-- Extract follows --

Baccarat and blackjack have one important commonality: the house edge for each changes as cards are played from the shoe. The advertised house edge is based on the initial composition of the shoe, but that value is not fixed throughout the game. In the case of blackjack, the house edge swings in favor of the player on about 30% of the hands, making card counting a viable strategy for the advantage player. As I showed in this post and this post, things are not quite as easy for the baccarat player. But that doesn't mean that gaining an edge is impossible.

Baccarat players often study scoreboards showing historical results to help them predict the result of the current hand.  All betting systems based on these illusory patterns are worthless.  There are no patterns. There is no information that the outcomes of previous hands provides that can be used to improve the odds for the current hand. However, the lack of historical implication does not mean that an optimal betting system does not exist. Indeed, on any given hand, one of Player, Banker or Tie will have the lowest house edge.

Suppose a baccarat player has the ability to know which of the three wagers, Player, Banker or Tie, has the lowest house edge each hand. Given this knowledge, assume the player always makes the best bet. On the first hand of the shoe, the edges for each wager are just the advertised house edges and the player would make a Banker bet. But as cards are dealt and the cards in the shoe are depleted, these three edges change. The "system" player can do no better than to always choose the wager with the lowest house edge. This method of wagering is what I mean by the "world's greatest baccarat betting system." For brevity, I will refer to this betting system as "optimal wagering."

-- Extract concluded --

Instructions to follow: In the baccarat article above, which wager does the player using optimal wagering make on the first hand of the shoe?

-- Data block follows --

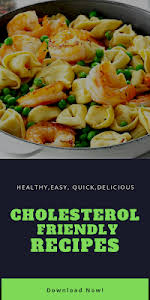 Low cholesterol recipes & sodium. Low Cholesterol Recipes Cholesterol Diet Recipes 4 4 0 Apk Androidappsapk Co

-- Data block concluded --

Task output: A Banker bet.